**Excerpt provided:**
= Beginning of Section =

By IANS,
London : Britain will consider unilaterally intervening in Myanmar if the country’s military regime continues to refuse Western aid for people affected by Cyclone Nargis, a British minister was quoted saying Monday.
Foreign Office Minister Lord Mark Malloc-Brown, who made the remarks to The Times, was in the Myanmar capital of Yangon Sunday ahead of a United Nations mission to convince India, China and Southeast Asian countries to put together an Asian aid initiative for Myanmar.
It was not immediately clear if Britain was proposing an intervention outside an Asian initiative or only if such an Asian one failed.
According to British estimates some 2.25 million people are in need of immediate humanitarian assistance in Myanmar. Malloch-Brown and French leaders have already spoken about the possibility of the military junta being guilty of crimes against humanity by continuing to block western assistance.
The Times said unilateral western action could be enforced by a foreign armada of American, British and French ships that is “discreetly assembling” off the coast of Myanmar.

= End of Section =

**Data records:**
= Beginning of Section =

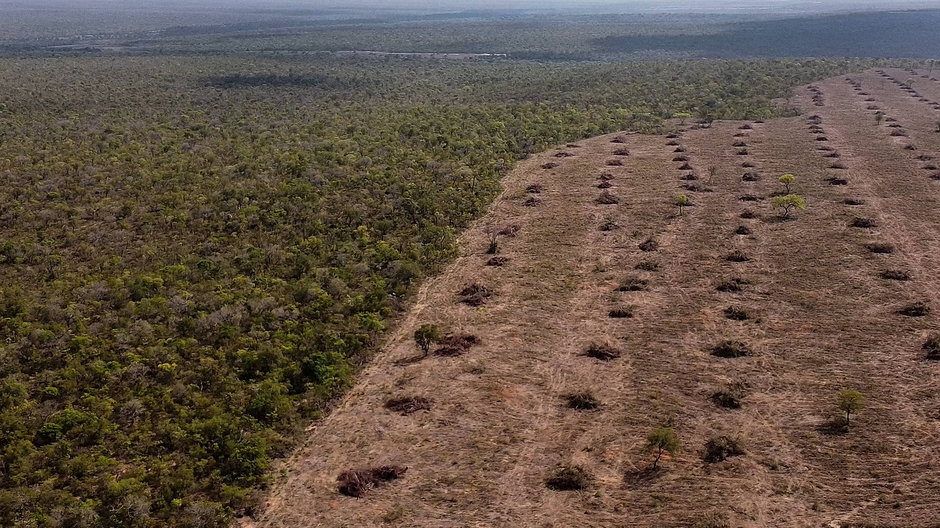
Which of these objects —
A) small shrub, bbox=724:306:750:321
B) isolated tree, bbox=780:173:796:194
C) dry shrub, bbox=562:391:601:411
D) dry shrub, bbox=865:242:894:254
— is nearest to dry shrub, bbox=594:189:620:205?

= End of Section =

**To do:** According to British estimates in the news report on Cyclone Nargis aid, how many people in Myanmar need immediate humanitarian assistance?

**Finished exercise:** Some 2.25 million people.